Throughout the month of October, individuals and student organizations at UW Oshkosh acknowledged Breast Cancer Awareness Month, an international health campaign now in its 28th year.
Groups at Oshkosh raised awareness this month in various ways. University Dining sold Otis Spunkmeyer cookies. Oshkosh Hockey Club donned pink jerseys and teamed up with Zeta Tau Alpha sorority to raise $450. Colleges Against Cancer held a dodgeball tournament.
Compared to decades ago, people are now more open about discussing breast cancer, according to Geneva Murray, director of the Oshkosh Women’s Center.

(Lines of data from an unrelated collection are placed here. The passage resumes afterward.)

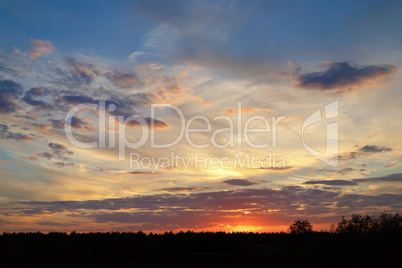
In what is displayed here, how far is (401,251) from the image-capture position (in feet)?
125

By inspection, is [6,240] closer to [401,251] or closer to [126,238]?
[126,238]

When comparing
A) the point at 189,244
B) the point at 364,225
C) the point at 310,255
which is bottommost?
the point at 189,244

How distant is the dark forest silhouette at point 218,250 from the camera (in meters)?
40.9

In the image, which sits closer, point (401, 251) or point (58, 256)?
point (401, 251)

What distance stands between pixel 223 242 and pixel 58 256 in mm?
64917

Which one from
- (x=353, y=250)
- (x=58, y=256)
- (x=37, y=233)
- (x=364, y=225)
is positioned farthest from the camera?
(x=37, y=233)

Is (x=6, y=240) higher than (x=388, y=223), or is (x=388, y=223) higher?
(x=388, y=223)

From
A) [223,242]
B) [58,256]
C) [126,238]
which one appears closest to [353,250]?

“We talk about breast cancer now quite openly, but the thing was it’s not always been like that,” Murray said. “And it’s through these awareness campaigns that people feel comfortable openly talking about it.”
According to the American Cancer Society, one in eight women will be diagnosed with breast cancer during her lifetime. The ACS estimates nearly 40,000 women will die from breast cancer this year alone.
Murray said although talk about breast cancer is open today there are also ethical issues in the way groups raise awareness. Campaigns such as “Save Second Base” t-shirts sexualize and objectify the victims, according to Murray.
“I have never identified with the ‘Save the Boobies” shirts,’ Murray said. “Like if you wanted to say, ‘Save My Mother,’ I get that. But I’m much less concerned about her breasts and much more concerned about whether or not she’s going to live.”
Murray also said some corporations with little interest in breast cancer awareness throw a pink ribbon on their products to increase sales in a phenomenon called pinkwashing. Other companies, she said, will donate percentages of their sales to cancer research but cap the donation at an amount such as $10,000 and keep the rest as profit.
Bryan Hulbert, programming assistant for the Women’s Center, said he read on BusinessInsider.com that the NFL donates just eight percent of pink merchandise sales to the ACS.
“It was really disheartening to learn the NFL is putting all this time, effort and money into raising this awareness, but they’re really kind of hoarding a lot of the money for themselves and [not] passing that along,” Hulbert said.
Despite the ongoing societal issues with ethics and pinkwashing, Hulbert said Breast Cancer Awareness Month succeeds in creating an environment where people can comfortably discuss important issues such as mammograms and self-examinations.
“It doesn’t matter your age, your race, your color,” Hulbert said. “Everybody is affected by these things, and so it’s important for everybody to be aware of them and knowledgeable of them.”